Grammar (progression of)
Present simple tense and present continuous tense
Simple future tense and future continuous tense
Develop the use of nouns, verbs, pronouns, conjunctions, adjectives and articles.
Vocabulary
High-frequency words
(nouns, adjectives, conjunctions and verbs)
Phonics
Clear and reliable pronunciation and the links between sounds and spelling are integral parts of second language learning.
Focus on the meaning-bearing sounds and how the phonemes are written and how the written word is pronounced.
 
Skills
 
Transferable skills
These include the following:
Continuing to develop speaking and listening skills, gaining a better understanding of the English language (by looking at the etymology of some French words) and having a greater understanding of linguistic structures and grammar as well as continuing to develop the children’s skills of reading (and reading for understanding) as well as writing.
Speaking and Listening
Make connections between what the children hear and the written word.
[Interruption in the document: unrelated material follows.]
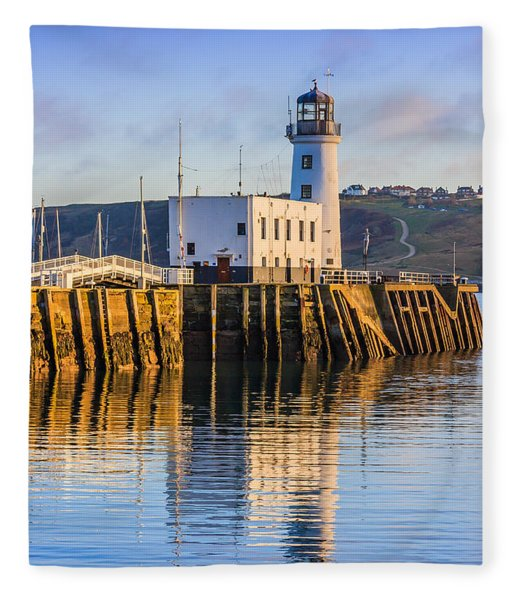Sunset Over Scarborough Lighthouse Fleece Blanket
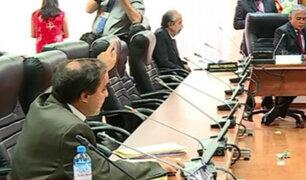 Comisión de Ética revisó denuncia contra Yonhy Lescano en sesión reservada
To develop accurate pronunciation and intonation.
To develop the skills of conversing with one another.
Reading for Understanding
When the children read the French words and phrases (and later, the sentences) they will have heard the pronunciation and have built up their knowledge of vocabulary over time in order to aid their understanding of what they have read.
Spelling
Ensuring that vocabulary is remembered over time
At the beginning of each lesson, focus on the ‘Wordbank Flashcards’ section which enables children to revise key words in previous and current units.
At the end of each lesson, focus on the ‘Storyboard’ section which consolidates the lesson.
Complete ‘The Challenge’ at the end of each
unit as an assessment.
Writing
To orally construct a sentence before writing it.
To write words, phrases and sentences in French.